--- begin EXTRACT ---

# Tutorial 3: The Word Counters

## The Capital Archives — A Course in Natural Language Processing

---

*The stone-school scholars believe that counting words reveals hidden patterns in reality. "The primes appear everywhere," Grigsu wrote, "in Yeller's movements, in the counting songs, in the very structure of language itself." Whether or not words are permanent, counting them is certainly useful.*

*The Chief Archivist wants frequency reports on the collection. Which words appear most often? How do different authors and genres differ in their word usage?*

---

In this tutorial, you will learn:
- Tokenization: breaking text into words
- Word frequency analysis
- Stopword removal
- Comparing word frequencies across documents
- Visualizing word distributions

In [None]:
# ============================================
# COLAB SETUP - Run this cell first!
# ============================================
# This cell sets up the environment for Google Colab
# Skip this cell if running locally

import os

# Clone the repository if running in Colab
if 'google.colab' in str(get_ipython()):
    if not os.path.exists('capital-archives-nlp'):
        !git clone https://github.com/buildLittleWorlds/capital-archives-nlp.git
    os.chdir('capital-archives-nlp')
    
    # Install/download NLTK data
    import nltk
    nltk.download('punkt', quiet=True)
    nltk.download('punkt_tab', quiet=True)
    nltk.download('stopwords', quiet=True)
    print("✓ Repository cloned and NLTK data downloaded!")
else:
    print("✓ Running locally - no setup needed")

--- end EXTRACT ---

_TASK INSTRUCTIONS:_
1) From the word-counting tutorial, extract the passage from "In this tutorial, you" up to and including "this cell first!".
2) In the word-counting tutorial, what does the Chief Archivist want on the collection?
3) For each statement, say whether it agrees with the word-counting tutorial and quote the deciding words.
(a) Stopword removal is among the topics covered.
(b) The setup cell should be skipped when running in Google Colab.
(c) The stone-school scholars believe that counting words reveals hidden patterns in reality.

--- begin DATASET SECTION ---

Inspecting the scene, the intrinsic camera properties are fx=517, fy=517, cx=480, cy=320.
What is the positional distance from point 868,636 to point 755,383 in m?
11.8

--- end DATASET SECTION ---

_RESPONSE LIST:_
1)
In this tutorial, you will learn:
- Tokenization: breaking text into words
- Word frequency analysis
- Stopword removal
- Comparing word frequencies across documents
- Visualizing word distributions

In [None]:
# ============================================
# COLAB SETUP - Run this cell first!

2) Frequency reports.

3)
(a) Yes: "Stopword removal"
(b) No: "Skip this cell if running locally"
(c) Yes: "The stone-school scholars believe that counting words reveals hidden patterns in reality."